De acuerdo a lo indicado por los voceros del caso, la entrega de Mareco se produjo el miércoles cuando espontáneamente se presentó en las instalaciones del Juzgado Federal de Oberá, que está a cargo del magistrado José Luis Casals, quien lleva adelante las investigaciones en su contra.
Las fuentes de estricta reserva añadieron que el sujeto pidió una sola condición ante el juez interviniente y fue la de quedar alojado en alguna sede de Gendarmería Nacional Argentina (GNA), debido al incidente que tuvo con la Policía provincial, hecho que derivó en su fuga y en el descubrimiento de todo el accionar de su familia.

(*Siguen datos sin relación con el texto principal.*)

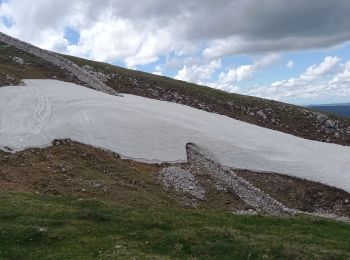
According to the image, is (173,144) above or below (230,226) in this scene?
above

De esta manera, trascendió que el sujeto quedó detenido en una celda del Escuadrón 9 de Oberá. El hombre está procesado por el “uso de arma de guerra, atentado a la autoridad, encubrimiento y tenencia de estupefacientes”.
Si bien en un momento se especuló con que tanto él como dos de sus hermanos tenían sendos pedidos de captura a nivel internacional, las fuentes explicaron que sólo él estaba siendo buscado, dado que los demás integrantes de su familia están procesados y excarcelados por delitos menores como “encubrimiento”.
En este contexto, El Territorio pudo saber además que la intención de la Justicia Federal de Oberá a partir de esta entrega es analizar la posibilidad de juntar las causas de la familia en un solo expediente. Incluso, ayer las fuentes destacaron que en las autoridades obereñas había satisfacción por los avances y los resultados de la investigación.
Por último, también indicaron que “es la primera vez que trabajan las tres fuerzas en conjunto y con muy buen resultado”.
De acuerdo a las investigaciones iniciadas a partir de allí, se estimó que el denominado Clan Mareco obtenía ganancias de aproximadamente 700 mil pesos mensuales y que prácticamente tenían atada a casi todo Jardín América a ellos, debido al constante movimiento comercial que generaban en la zona.
Además, se estableció también que la organización tenía al menos un centenar de vehículos operando a lo largo y ancho de la provincia, cruzando mercadería ilegal desde Paraguay y traficándo la hacia Brasil, donde obtenían prácticamente un triple del rédito económico.